* TO BE DONE:
Copy the stretch of items from the line containing "From this scene" through the line containing "Answer: point (880, 375), point", reproducing each line without any change.
** begin EXTRACTED DATA **
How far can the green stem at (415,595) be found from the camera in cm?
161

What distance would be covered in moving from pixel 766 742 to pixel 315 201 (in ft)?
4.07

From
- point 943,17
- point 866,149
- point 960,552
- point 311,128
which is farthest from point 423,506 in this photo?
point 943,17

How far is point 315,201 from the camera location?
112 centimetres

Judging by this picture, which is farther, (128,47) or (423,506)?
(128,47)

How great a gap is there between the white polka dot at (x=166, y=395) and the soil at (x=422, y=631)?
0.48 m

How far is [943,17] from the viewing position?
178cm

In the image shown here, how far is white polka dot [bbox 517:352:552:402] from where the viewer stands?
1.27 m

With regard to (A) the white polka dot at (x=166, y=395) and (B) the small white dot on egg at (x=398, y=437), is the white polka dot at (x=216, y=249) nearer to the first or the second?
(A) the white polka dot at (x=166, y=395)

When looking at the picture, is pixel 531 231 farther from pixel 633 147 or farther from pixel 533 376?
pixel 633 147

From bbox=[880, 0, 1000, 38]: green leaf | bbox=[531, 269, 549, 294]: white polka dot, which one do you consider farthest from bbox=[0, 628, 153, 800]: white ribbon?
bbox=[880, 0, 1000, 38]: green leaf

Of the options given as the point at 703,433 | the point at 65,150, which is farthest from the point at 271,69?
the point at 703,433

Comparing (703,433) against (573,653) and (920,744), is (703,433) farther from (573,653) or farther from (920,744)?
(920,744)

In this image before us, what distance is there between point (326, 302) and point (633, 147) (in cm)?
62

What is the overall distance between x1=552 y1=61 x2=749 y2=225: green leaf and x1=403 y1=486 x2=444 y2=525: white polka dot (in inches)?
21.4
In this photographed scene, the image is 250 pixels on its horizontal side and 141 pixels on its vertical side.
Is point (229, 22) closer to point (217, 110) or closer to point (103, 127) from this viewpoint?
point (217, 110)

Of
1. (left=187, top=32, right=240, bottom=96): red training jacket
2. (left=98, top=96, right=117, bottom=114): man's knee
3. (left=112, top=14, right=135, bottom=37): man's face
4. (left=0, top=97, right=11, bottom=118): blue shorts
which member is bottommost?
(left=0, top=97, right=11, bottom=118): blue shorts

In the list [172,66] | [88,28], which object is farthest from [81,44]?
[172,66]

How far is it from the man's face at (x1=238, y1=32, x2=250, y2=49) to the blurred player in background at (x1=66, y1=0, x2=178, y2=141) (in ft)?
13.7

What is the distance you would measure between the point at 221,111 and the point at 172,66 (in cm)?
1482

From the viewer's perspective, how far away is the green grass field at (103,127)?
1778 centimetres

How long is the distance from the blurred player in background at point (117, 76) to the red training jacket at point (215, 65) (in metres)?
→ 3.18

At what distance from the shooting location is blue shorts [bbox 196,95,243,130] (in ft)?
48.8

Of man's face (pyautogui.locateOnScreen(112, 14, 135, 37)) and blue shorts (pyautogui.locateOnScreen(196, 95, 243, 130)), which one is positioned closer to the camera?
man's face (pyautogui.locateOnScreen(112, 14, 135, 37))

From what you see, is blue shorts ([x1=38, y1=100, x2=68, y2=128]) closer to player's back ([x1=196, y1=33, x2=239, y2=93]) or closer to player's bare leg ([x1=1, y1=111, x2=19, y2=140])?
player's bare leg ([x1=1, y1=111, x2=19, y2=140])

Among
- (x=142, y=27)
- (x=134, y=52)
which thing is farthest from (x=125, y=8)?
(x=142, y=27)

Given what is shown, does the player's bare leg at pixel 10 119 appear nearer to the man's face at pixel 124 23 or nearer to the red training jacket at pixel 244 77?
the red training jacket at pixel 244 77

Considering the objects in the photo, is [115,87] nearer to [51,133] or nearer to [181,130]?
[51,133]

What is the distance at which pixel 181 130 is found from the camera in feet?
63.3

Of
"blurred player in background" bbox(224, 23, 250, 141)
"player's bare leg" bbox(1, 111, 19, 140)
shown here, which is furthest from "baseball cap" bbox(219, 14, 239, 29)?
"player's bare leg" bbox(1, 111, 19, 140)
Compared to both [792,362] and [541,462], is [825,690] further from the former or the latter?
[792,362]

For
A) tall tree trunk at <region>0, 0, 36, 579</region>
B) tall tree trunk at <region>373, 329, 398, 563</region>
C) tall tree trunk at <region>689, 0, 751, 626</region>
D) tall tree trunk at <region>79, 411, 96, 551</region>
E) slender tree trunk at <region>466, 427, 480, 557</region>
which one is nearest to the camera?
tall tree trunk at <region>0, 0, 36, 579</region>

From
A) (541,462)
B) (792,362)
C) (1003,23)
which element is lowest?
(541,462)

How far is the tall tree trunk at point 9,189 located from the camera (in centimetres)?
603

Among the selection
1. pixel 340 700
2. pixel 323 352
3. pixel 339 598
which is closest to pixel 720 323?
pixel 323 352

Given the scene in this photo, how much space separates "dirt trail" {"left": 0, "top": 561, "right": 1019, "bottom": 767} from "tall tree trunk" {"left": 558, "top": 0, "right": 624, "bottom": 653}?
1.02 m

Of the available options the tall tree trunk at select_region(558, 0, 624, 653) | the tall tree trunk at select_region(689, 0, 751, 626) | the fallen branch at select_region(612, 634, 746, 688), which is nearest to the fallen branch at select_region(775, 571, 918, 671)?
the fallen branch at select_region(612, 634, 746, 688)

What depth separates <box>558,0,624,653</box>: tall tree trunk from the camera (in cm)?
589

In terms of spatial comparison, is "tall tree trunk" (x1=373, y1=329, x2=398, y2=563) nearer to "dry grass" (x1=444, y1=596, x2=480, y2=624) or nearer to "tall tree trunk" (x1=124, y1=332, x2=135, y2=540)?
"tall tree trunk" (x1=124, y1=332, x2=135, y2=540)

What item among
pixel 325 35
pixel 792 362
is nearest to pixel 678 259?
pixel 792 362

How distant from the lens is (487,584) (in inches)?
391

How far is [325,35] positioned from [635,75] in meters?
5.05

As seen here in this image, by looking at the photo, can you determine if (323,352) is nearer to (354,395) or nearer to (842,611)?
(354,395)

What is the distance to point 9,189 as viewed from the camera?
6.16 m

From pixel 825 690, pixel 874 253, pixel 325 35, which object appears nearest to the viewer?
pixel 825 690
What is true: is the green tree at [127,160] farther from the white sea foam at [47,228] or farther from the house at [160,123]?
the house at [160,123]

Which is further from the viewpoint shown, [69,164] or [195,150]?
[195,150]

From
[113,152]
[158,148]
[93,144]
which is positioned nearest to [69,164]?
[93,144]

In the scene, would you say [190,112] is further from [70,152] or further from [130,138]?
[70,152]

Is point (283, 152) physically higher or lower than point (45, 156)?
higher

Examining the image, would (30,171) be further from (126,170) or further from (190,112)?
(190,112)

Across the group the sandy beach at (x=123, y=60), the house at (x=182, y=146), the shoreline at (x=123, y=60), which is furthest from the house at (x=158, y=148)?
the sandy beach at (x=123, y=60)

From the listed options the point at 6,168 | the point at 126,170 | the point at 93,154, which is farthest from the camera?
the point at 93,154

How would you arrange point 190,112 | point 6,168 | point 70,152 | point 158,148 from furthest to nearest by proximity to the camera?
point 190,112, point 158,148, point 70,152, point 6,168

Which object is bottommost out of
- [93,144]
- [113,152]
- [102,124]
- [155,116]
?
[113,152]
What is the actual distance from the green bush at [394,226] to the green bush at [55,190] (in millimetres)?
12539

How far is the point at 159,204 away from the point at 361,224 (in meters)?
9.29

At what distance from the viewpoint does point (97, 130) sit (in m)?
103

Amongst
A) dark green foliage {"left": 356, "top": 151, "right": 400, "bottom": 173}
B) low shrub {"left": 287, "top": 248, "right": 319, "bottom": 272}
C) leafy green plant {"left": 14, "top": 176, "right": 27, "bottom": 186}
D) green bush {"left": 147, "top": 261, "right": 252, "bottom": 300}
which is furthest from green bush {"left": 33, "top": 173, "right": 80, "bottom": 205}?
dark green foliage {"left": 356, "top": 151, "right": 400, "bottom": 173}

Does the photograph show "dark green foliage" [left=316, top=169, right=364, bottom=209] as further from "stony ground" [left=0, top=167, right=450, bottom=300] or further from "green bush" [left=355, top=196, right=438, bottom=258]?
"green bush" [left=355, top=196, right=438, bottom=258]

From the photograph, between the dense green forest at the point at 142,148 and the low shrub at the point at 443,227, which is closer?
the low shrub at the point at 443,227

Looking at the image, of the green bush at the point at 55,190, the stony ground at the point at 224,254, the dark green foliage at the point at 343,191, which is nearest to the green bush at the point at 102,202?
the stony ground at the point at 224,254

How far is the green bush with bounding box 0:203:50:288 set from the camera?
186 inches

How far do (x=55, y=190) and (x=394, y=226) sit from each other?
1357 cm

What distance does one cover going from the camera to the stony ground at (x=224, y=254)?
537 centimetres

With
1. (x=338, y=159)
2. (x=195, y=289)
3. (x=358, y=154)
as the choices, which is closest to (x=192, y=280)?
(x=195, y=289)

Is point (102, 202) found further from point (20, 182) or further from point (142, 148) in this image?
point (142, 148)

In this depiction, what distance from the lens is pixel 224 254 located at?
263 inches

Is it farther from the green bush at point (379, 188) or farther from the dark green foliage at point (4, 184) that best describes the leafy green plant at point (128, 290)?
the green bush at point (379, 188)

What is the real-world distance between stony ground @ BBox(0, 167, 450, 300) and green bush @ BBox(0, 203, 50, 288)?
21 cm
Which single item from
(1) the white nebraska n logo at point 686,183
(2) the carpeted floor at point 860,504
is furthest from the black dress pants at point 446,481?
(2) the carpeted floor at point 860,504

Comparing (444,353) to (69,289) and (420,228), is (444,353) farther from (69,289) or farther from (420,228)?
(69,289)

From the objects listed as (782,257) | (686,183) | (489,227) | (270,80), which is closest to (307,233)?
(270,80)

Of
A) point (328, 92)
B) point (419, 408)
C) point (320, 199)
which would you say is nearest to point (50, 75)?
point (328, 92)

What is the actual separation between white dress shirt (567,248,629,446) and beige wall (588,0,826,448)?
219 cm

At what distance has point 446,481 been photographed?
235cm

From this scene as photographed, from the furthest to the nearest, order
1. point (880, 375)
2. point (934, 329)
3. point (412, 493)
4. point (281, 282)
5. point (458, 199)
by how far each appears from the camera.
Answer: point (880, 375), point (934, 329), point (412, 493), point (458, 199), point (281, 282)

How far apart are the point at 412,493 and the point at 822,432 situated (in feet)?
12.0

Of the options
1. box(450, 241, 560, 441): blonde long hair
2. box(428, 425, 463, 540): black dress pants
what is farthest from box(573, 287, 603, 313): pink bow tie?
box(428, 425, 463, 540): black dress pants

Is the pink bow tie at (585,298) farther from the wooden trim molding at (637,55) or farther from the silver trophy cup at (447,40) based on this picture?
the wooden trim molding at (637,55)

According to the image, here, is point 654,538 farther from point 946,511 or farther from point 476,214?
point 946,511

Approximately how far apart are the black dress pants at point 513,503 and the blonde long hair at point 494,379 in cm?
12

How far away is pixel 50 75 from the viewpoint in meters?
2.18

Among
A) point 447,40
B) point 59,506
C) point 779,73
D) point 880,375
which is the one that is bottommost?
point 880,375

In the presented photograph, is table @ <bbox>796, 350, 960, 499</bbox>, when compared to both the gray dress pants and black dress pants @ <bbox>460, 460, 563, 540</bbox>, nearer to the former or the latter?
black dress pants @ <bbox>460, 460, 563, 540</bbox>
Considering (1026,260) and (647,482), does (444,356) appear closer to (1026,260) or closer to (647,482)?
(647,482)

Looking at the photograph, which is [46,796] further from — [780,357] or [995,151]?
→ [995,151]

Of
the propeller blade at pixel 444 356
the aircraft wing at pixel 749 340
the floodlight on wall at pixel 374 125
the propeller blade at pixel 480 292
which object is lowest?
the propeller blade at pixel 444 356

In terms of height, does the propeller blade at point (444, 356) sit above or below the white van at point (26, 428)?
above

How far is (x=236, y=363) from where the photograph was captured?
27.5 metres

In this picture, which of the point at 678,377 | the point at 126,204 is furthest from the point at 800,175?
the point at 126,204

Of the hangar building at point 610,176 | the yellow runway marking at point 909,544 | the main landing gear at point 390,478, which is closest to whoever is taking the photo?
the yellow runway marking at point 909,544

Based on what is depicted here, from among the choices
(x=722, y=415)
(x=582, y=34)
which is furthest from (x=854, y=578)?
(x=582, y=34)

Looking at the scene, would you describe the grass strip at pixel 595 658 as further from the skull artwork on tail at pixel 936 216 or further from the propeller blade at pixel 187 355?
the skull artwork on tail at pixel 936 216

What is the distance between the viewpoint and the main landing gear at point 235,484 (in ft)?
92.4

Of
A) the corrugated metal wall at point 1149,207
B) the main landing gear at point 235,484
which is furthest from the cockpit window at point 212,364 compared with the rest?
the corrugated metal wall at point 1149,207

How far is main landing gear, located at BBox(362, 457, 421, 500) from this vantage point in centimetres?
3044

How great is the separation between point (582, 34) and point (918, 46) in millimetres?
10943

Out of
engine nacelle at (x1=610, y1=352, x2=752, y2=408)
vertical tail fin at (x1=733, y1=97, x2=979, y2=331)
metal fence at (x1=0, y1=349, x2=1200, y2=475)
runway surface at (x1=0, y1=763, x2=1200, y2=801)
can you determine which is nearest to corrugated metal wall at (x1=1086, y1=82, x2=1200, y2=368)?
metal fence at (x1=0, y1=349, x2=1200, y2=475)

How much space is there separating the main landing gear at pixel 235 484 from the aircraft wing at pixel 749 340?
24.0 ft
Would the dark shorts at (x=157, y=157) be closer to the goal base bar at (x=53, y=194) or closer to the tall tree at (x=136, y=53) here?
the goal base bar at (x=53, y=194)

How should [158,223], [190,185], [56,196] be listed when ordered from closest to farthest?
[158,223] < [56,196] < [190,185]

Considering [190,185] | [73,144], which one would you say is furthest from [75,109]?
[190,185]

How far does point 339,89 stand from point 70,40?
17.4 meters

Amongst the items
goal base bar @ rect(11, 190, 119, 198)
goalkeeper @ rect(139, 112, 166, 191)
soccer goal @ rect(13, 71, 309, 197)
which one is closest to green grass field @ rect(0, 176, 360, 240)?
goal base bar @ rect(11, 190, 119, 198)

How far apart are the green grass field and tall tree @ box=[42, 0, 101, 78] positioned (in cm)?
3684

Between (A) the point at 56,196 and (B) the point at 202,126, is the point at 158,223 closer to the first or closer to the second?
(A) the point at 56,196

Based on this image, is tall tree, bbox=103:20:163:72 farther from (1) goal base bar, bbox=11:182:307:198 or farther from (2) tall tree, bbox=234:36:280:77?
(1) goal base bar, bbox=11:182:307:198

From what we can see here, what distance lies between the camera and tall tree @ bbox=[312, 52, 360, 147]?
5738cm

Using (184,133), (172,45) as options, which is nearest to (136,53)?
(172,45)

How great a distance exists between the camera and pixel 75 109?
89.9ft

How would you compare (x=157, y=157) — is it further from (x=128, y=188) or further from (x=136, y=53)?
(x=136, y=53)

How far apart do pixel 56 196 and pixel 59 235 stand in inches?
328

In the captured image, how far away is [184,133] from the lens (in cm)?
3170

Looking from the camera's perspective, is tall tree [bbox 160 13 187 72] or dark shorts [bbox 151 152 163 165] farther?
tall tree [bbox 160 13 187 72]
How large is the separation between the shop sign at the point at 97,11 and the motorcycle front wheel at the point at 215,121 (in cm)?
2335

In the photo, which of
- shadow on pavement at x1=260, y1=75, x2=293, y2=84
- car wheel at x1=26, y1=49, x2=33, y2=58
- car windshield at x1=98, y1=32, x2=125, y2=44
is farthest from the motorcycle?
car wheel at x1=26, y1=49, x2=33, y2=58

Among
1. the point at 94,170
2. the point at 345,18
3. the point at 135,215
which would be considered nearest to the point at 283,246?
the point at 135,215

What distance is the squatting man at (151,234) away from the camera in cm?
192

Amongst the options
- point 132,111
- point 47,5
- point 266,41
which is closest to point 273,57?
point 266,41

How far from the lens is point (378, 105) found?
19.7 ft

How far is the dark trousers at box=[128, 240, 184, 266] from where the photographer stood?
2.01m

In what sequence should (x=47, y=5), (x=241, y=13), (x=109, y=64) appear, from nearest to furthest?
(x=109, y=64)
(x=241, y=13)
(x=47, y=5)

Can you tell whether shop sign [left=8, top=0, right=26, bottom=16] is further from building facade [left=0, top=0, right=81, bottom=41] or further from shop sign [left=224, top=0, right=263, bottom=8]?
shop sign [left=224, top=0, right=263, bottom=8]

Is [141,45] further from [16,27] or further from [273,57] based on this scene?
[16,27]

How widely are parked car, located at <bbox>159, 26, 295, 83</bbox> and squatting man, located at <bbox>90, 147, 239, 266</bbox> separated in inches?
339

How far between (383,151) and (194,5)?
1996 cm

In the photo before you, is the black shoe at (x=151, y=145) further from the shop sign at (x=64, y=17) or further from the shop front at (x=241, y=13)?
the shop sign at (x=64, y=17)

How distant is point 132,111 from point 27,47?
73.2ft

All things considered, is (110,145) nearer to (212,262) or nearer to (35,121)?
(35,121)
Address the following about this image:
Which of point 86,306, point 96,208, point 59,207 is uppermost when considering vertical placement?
** end EXTRACTED DATA **
* RESULT FOR THIS EXERCISE:
From this scene as photographed, from the furthest to the nearest, order
1. point (880, 375)
2. point (934, 329)
3. point (412, 493)
4. point (281, 282)
5. point (458, 199)
by how far each appears from the camera.
Answer: point (880, 375), point (934, 329), point (412, 493), point (458, 199), point (281, 282)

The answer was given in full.